Congressman Bill Flores, R-Texas, raised that with a former director of the Congressional Budget Office or CBO.

"My understanding is that that Medicare is insolvent to the tune of about 60 trillion dollars," Flores said. "Is that about right?"

Douglas Holtz-Eakin, a former head of the CBO which tracks such liabilities, agreed and said "It is infinitely - infinitely - underfunded by any sensible piece of arithmetic."

Medicare also contributes mightily to the nation's deficits and debt. This year, 51 percent of Medicare's cost is paid by general tax revenues, not premiums paid by seniors -- an amount that will soar in coming years.

The new healthcare law seeks to cap future Medicare spending to a measure of inflation, but if it grows faster, something called the Independent Payment Advisory Board, or IPAB, is charged with finding savings.

Sebelius explains that "the board is specifically forbidden by law for making any recommendations that would ration care, reduce benefits, raise premiums, or raise cost sharing, or alter eligibility for Medicare."

That doesn't leave much. So the IPAB would therefore would be limited to calling for cuts to providers such as doctors.

Budget Committee chairman Paul Ryan notes providers only get 80 percent of the private rate now. That's headed to 66 percent, then half of that.

So he argues doctors will just stop treating seniors. " Providers are just going to drop Medicare," he said. "I don't know what you call that. But -- It's rationing under a different word if you say to the provider, 'we're not going to pay you close to what it costs to deliver the service,' they're not going to provide that service."

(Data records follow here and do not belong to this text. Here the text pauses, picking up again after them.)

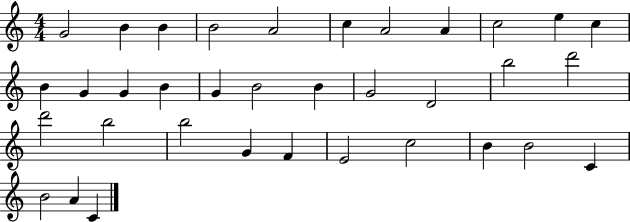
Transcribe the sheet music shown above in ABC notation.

X:1
T:Untitled
M:4/4
L:1/4
K:C
G2 B B B2 A2 c A2 A c2 e c B G G B G B2 B G2 D2 b2 d'2 d'2 b2 b2 G F E2 c2 B B2 C B2 A C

South Carolina Republican Congressman Mick Mulvaney offers an exaggerated example to make the point.

"The IPAB could come out and say 'as of next year the reimbursement rate for a knee replacement is one dollar ' and that's going to save X number of dollars," he said.

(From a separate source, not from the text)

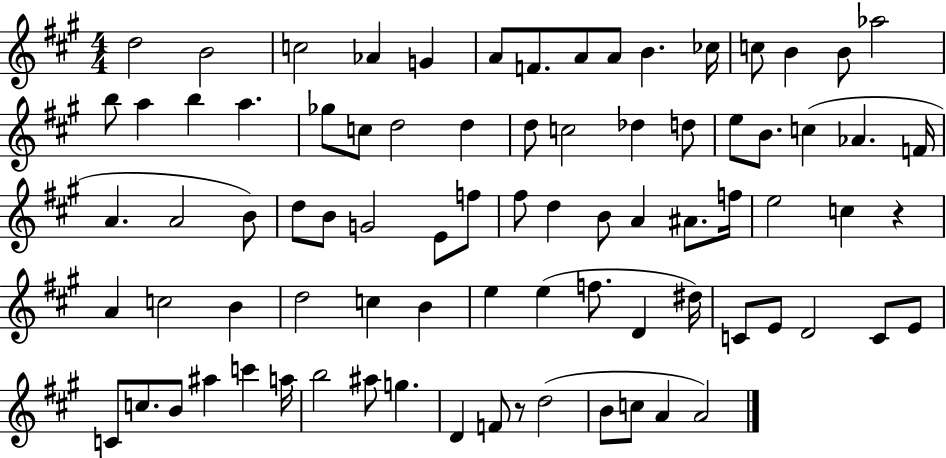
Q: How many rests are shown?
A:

Such a recommendation to set a price for something would be done with an eye toward saving money, but would run the risk that many doctors might not be willing to do a knee replacement under price controls. Nevertheless, democrats argue the criticism is overblown.

Democratic congressman Chris Van Hollen of Maryland said "the independent payment Advisory board is simply one tool to getting it done. It creates a backstop or fail safe proof provision to ensure continued solvency of Medicare if and only if the congress chooses not to act."

Congress can override the IPAB but in the Senate, it would take a three-fifths majority to do so. And given the reluctance of many lawmakers to touch entitlements, what the unelected IPAB does could very well stick.

Most Republicans and some Democrats don't like that, some even support a move to repeal the IPAB altogether, arguing only fundamental reform of Medicare will make a difference, not price controls on medical services.